You can define additional operators.

Syntax

Function: Arithmetic

Parameters:

  • expression: str
  • definitions: Dict[str, Union[int, float, FixPointNumber, RegisterUserInput]
  • uncomputation_method: ['naive', 'optimized', 'dirty_optimized', 'no_uncomputation']
  • inputs_to_save: Set[str]
  • qubit_count: Optional[PositiveInt]
  • simplify: bool
  • output_name: Optional[str]
  • max_fraction_places: Optional[PositiveInt]
{
  "function": "Arithmetic",
  "function_params": {
    "expression": "a ^ 3 + b + (2 - c % 4) - max(a, b, -c)",
    "definitions": {
      "a": {
        "size": 2
      },
      "b": {
        "size": 1
      },
      "c": {
        "size": 3
      }
    },
    "uncomputation_method": "optimized",
    "qubit_count": 25
  }
}

Register Names

Determine the names of the input registers using the definitions field. Each defined variable has a corresponding input register with the same name.

The result is then placed in the expression_result output register.
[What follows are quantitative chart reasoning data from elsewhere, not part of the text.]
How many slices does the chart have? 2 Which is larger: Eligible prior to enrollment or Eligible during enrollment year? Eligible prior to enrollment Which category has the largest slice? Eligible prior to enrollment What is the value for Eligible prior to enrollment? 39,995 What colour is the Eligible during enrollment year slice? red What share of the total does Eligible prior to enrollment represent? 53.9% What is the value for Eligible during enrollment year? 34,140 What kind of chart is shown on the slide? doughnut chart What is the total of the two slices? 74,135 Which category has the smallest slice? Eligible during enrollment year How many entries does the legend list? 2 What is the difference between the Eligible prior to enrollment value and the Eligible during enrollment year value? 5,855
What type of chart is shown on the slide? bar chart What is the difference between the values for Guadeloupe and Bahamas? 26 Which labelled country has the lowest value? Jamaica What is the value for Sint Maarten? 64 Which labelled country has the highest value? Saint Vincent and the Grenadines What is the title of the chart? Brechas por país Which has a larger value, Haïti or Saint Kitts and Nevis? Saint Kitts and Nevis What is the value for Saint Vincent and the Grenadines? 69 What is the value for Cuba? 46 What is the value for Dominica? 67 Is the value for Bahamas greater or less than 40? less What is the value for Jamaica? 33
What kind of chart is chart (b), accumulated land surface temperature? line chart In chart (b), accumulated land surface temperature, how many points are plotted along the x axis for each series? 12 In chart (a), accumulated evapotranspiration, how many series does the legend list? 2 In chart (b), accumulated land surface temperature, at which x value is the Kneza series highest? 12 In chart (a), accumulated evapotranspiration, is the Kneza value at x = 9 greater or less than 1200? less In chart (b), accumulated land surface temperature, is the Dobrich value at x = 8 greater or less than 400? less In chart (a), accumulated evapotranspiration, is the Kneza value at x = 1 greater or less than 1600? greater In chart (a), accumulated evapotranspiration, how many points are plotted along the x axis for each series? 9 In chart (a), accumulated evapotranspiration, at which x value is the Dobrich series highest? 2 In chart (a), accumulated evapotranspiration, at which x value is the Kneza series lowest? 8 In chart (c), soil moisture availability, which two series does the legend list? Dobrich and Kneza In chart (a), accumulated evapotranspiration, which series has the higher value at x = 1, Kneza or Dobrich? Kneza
If you set the allow_input_override flag to False, all inputs are also available as outputs, and thus have corresponding output registers with the same names.

Example

{
  "logic_flow": [
    {
      "function": "Arithmetic",
      "function_params": {
        "expression": "(a + b + c & 15) % 8 ^ 3 & a ^ 10 == 4",
        "definitions": {
          "a": {
            "size": 2,
            "is_signed": false
          },
          "b": {
            "size": 1
          },
          "c": {
            "size": 3
          }
        },
        "uncomputation_method": "optimized",
        "qubit_count": 25
      }
    }
  ]
}

from classiq import Model, RegisterUserInput
from classiq.builtin_functions import Arithmetic

params = Arithmetic(
    expression="(a + b + c & 15) % 8 ^ 3 & a ^ 10 == 4",
    definitions=dict(
        a=RegisterUserInput(size=2, is_signed=False),
        b=RegisterUserInput(size=1),
        c=RegisterUserInput(size=3),
    ),
    uncomputation_method="optimized",
    qubit_count=25,
)

model = Model()
model.Arithmetic(params)
circuit = model.synthesize()

This example generates a circuit that calculates the expression \(\verb|(a + b + c & 15) % 8 ^ 3 & a ^ 10 == 4|\). Each of the variables a,b, and c is defined as a quantum register in the definitions. The uncomputation strategy is set to optimized and the maximum number of qubits allowed for the segment is 25.

Output circuit:

img.png

img.png

References

[1]C. H. Bennett, “Time/space trade-offs for reversible computation,” SIAM Journal on Computing, vol. 18, no. 4, pp. 766–776, 1989.